▸ **DOCUMENT SECTION**
##########
Example 4 Preparation of Membrane Solution and Making a PVAAm/PAAm/Formaldehyde Membrane

A 20-ml vial was charged with 5.0 g of 8% PVAAm aqueous solution (prepared as in Example 2) and with 0.36 g of formaldehyde (18.5% aqueous solution), and this was mixed well with stirring. To the solution was then added 5.0 g of 15% PAAm aqueous solution, and this was mixed well with stirring. A cloudy solution was observed at the very beginning, but the cloudiness disappeared after a few minutes of stirring. After this, the solution was ready for making a membrane. The membrane was made by casting the membrane solution on a glass substrate or a polyester film substrate. A bird type film applicator was used to cast the membrane. The cast film was dried at room temperature overnight and was then placed into an oven and cured at 100° C. for 4 hours. The resulting film had a thickness of about 50 microns.

Example 5 Coating Polymer Membranes onto Ceramic Monolith Channel-Walls

An alpha-alumina based ceramic monolith membrane support was used in the experiments described in this Example 5. It was produced by extrusion and had a mean pore size of about 3.5 microns, a porosity of 45%, an outer diameter of 9.7 mm, and a length of 131 mm. The alpha-alumina based ceramic monolith membrane support comprised 19 rounded channels (mean diameter about 0.75 mm) being uniformly distributed over the cross-section. An alpha-alumina modification coating layer with mean pore size about 100 nm was first deposited on the support at about 10 microns thickness, and a gamma-alumina layer was further deposited at about 1-2 microns thickness with a mean pore size about 5 nm.

The mass of a dried ceramic monolith was measured. The ceramic monolith was then wrapped with TEFLON™ tape, and the mass was measured again. On one end of the ceramic monolith, a pseudo vacuum system (a syringe) was connected. Then, the other end of the ceramic monolith was soaked in the membrane solution while withdrawing the syringe. After the solution came out from the end of the monolith which was connected to the syringe for 10 seconds, the solution was pushed out, and the ceramic monolith was spun end-over-end, for 45 seconds at about 500 rpm to remove the extra solution from the channels of the ceramic monolith. The coated ceramic monolith was air-dried for 2 hours and then put into a dryer. For the PVAAm/PAAm/formaldehyde membrane, the dryer was preheated to 100° C., and curing was carried out for 4 hours. For the PVAAm/PAAm/CARBODILITE™ V-02 membrane, the dryer was preheated to 150° C., and curing was carried out for 4 hours. After cooling to room temperature, the mass was measured, and the weight gain was calculated.
##########
▸ **INFORMATION PROVIDED**
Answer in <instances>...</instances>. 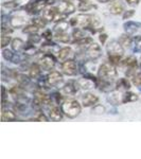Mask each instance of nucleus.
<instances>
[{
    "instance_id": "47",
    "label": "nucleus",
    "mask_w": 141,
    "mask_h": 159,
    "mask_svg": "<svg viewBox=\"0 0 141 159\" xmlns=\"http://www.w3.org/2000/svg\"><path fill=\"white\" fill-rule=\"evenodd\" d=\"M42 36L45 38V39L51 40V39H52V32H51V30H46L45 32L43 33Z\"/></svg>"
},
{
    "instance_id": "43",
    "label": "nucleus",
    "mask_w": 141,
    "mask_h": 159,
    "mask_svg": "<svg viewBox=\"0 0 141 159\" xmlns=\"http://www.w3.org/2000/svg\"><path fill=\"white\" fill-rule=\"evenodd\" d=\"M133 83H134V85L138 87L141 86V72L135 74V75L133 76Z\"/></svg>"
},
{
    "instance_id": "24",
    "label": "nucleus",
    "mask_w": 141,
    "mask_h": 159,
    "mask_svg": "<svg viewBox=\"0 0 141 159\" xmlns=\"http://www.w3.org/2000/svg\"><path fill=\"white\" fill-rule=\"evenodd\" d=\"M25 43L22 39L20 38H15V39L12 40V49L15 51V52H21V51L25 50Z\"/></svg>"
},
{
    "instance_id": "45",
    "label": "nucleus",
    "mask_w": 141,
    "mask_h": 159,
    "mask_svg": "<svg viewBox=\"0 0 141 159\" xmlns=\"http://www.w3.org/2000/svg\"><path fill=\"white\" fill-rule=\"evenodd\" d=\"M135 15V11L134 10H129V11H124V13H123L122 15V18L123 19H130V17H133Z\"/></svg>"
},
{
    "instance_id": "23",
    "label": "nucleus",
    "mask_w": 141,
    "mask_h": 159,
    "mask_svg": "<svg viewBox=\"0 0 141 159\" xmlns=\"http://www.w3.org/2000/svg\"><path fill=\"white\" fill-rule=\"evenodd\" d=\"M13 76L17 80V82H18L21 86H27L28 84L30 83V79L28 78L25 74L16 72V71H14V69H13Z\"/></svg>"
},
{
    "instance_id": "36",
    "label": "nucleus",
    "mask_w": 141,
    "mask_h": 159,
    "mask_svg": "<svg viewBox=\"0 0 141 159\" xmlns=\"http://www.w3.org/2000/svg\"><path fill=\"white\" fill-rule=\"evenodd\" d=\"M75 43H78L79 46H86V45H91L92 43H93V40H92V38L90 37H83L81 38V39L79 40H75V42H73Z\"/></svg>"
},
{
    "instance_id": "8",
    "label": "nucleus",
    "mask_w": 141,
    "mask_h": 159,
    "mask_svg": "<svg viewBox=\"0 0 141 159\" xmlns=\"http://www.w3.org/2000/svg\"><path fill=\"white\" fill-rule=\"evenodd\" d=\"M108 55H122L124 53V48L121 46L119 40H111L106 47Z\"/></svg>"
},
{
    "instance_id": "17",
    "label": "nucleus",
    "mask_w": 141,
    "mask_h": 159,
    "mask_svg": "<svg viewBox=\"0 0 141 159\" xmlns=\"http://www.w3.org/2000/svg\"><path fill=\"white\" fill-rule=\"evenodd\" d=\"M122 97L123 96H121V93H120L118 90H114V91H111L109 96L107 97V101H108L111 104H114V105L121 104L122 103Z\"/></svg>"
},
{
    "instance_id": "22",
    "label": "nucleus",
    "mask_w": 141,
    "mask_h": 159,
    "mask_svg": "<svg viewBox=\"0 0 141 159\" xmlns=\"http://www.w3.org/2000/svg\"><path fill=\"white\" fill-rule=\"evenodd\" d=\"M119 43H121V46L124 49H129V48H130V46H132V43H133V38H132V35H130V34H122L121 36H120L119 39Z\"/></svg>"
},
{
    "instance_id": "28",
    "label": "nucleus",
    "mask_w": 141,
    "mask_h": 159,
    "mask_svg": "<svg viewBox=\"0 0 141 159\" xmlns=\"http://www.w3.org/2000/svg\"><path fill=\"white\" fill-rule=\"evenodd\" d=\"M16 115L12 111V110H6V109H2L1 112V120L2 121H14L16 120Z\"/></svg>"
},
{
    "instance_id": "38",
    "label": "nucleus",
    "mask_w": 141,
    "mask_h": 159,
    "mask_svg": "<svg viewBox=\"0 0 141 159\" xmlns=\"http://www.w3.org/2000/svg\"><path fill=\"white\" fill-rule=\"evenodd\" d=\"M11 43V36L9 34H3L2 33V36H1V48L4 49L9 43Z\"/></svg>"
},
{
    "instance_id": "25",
##########
▸ **REQUIRED TASK**
Continue the polymer membrane text from the end of its last sentence.

▸ **TASK RESPONSE**
FIG. 6 is a schematic perspective view of a polymer membrane-coated ceramic monolith. The polymer membrane-coated ceramic monolith is similar in appearance to that produced in this Example 4, but shows fewer channels. The cutting plane (82) and imaging direction (arrow 84) are illustrated to provide a frame of reference for the SEM images set forth in FIGS. 7A-7C and 8A-8D.

FIGS. 7A-7C are SEM images of a cross-section of the ceramic monolith coated with the PVAAm/PAAm/CARBODILITE™ V-02 membrane at magnifications of 40×, 400×, and 5000×, respectively. In FIG. 7A, channel 86 and ceramic monolith substrate 88 are identified. In FIG. 7B, ceramic monolith substrate 90, alpha-alumina intermediate layer 92, gamma-alumina intermediate layer 94, and polymer membrane 96 are identified. In FIG. 7C, alpha-alumina intermediate layer 98, gamma-alumina intermediate layer 100, polymer membrane 102, and polymer membrane surface 104 are identified.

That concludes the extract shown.